[Opening DATASET RECORDS section]

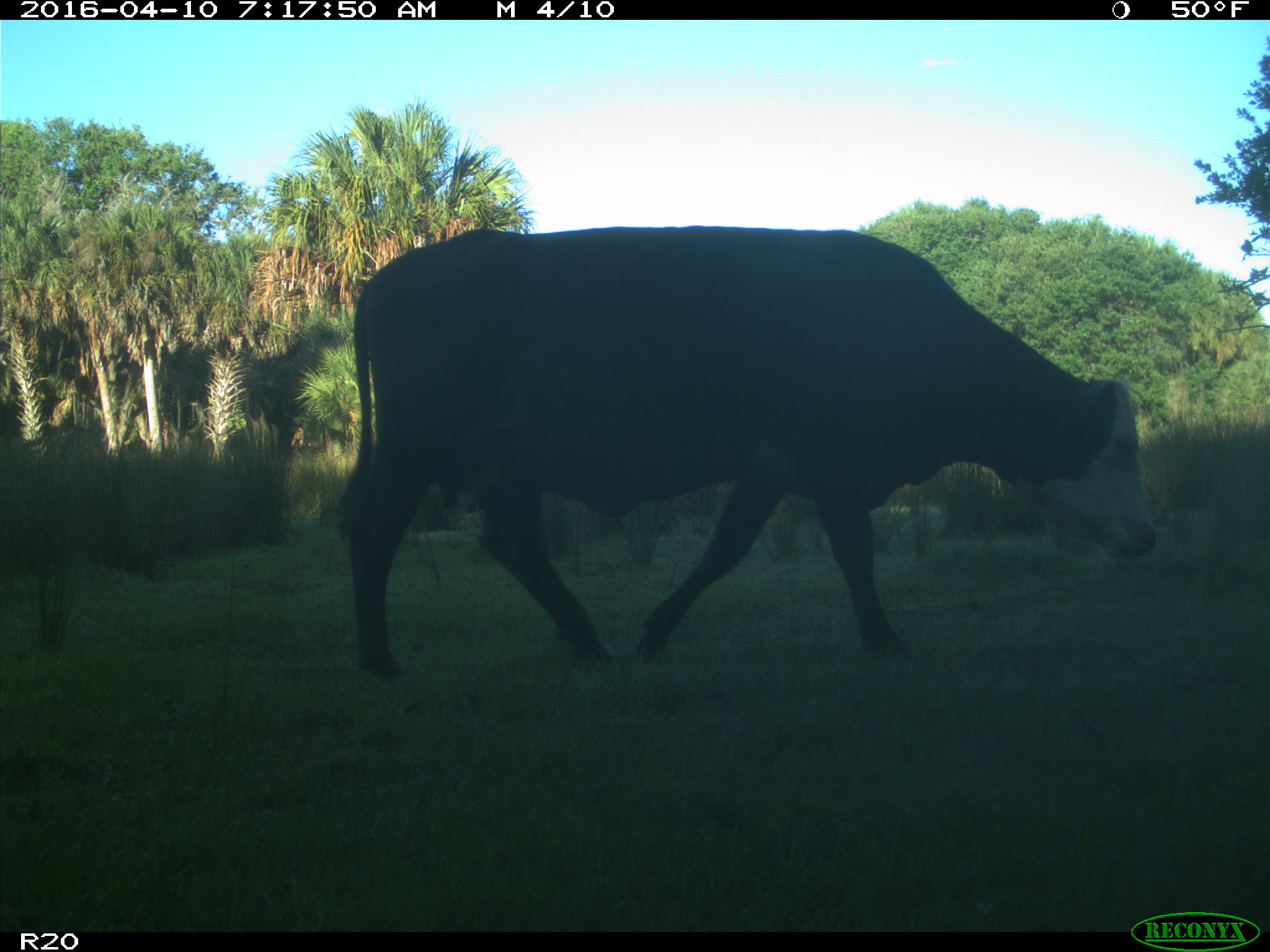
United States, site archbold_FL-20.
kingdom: Animalia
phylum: Chordata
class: Mammalia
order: Artiodactyla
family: Bovidae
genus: Bos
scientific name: Bos taurus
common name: domestic cow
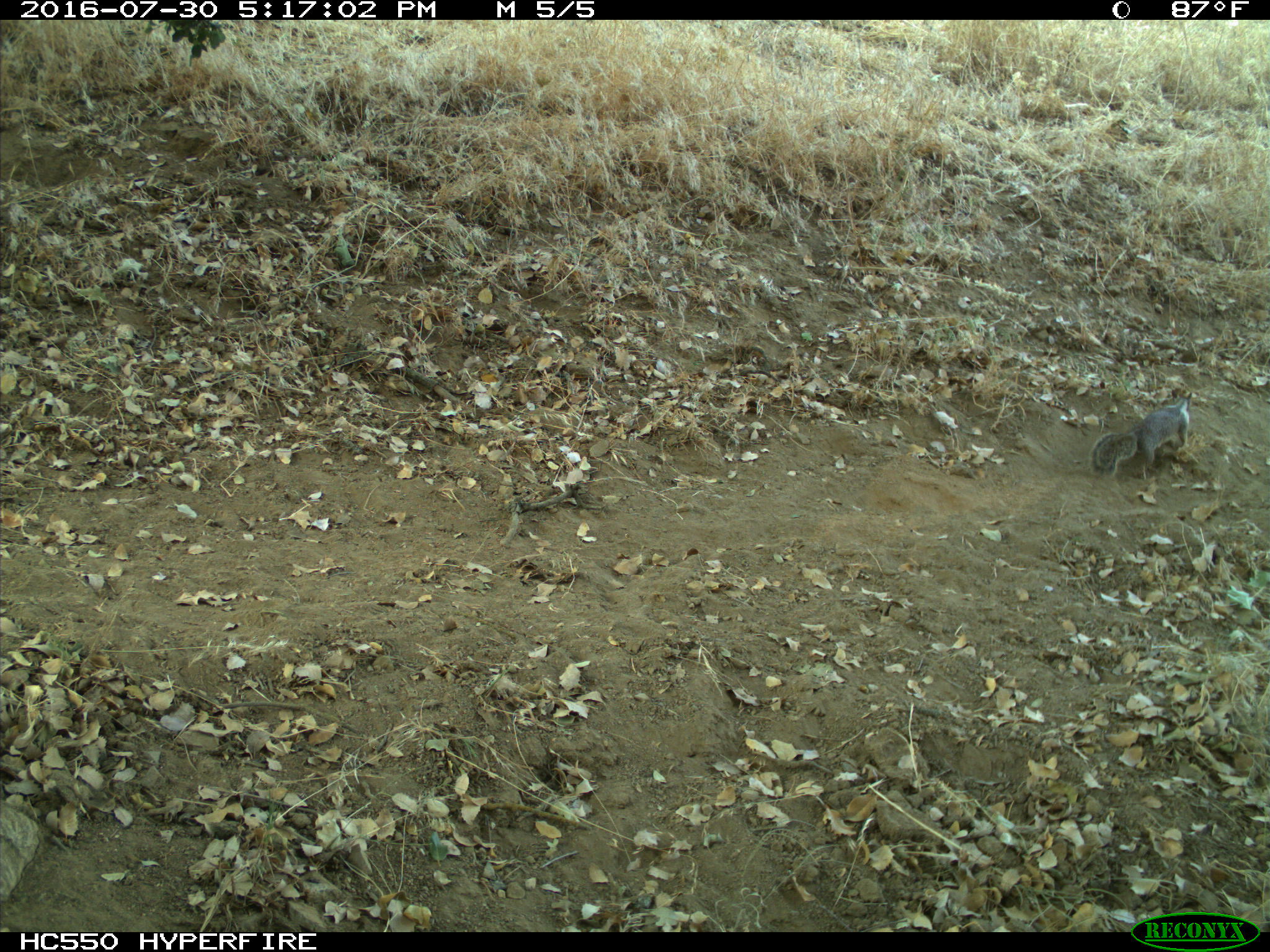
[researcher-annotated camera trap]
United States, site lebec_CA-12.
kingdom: Animalia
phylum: Chordata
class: Mammalia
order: Rodentia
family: Sciuridae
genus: Otospermophilus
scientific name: Otospermophilus beecheyi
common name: california ground squirrel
Otospermophilus beecheyi (california ground squirrel).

[Closing DATASET RECORDS section]

WHAT THE TASK REQUIRES: Read through the entries and copy each line in which "site" appears.

RESPONSE TO THIS TASK:
United States, site archbold_FL-20.
United States, site lebec_CA-12.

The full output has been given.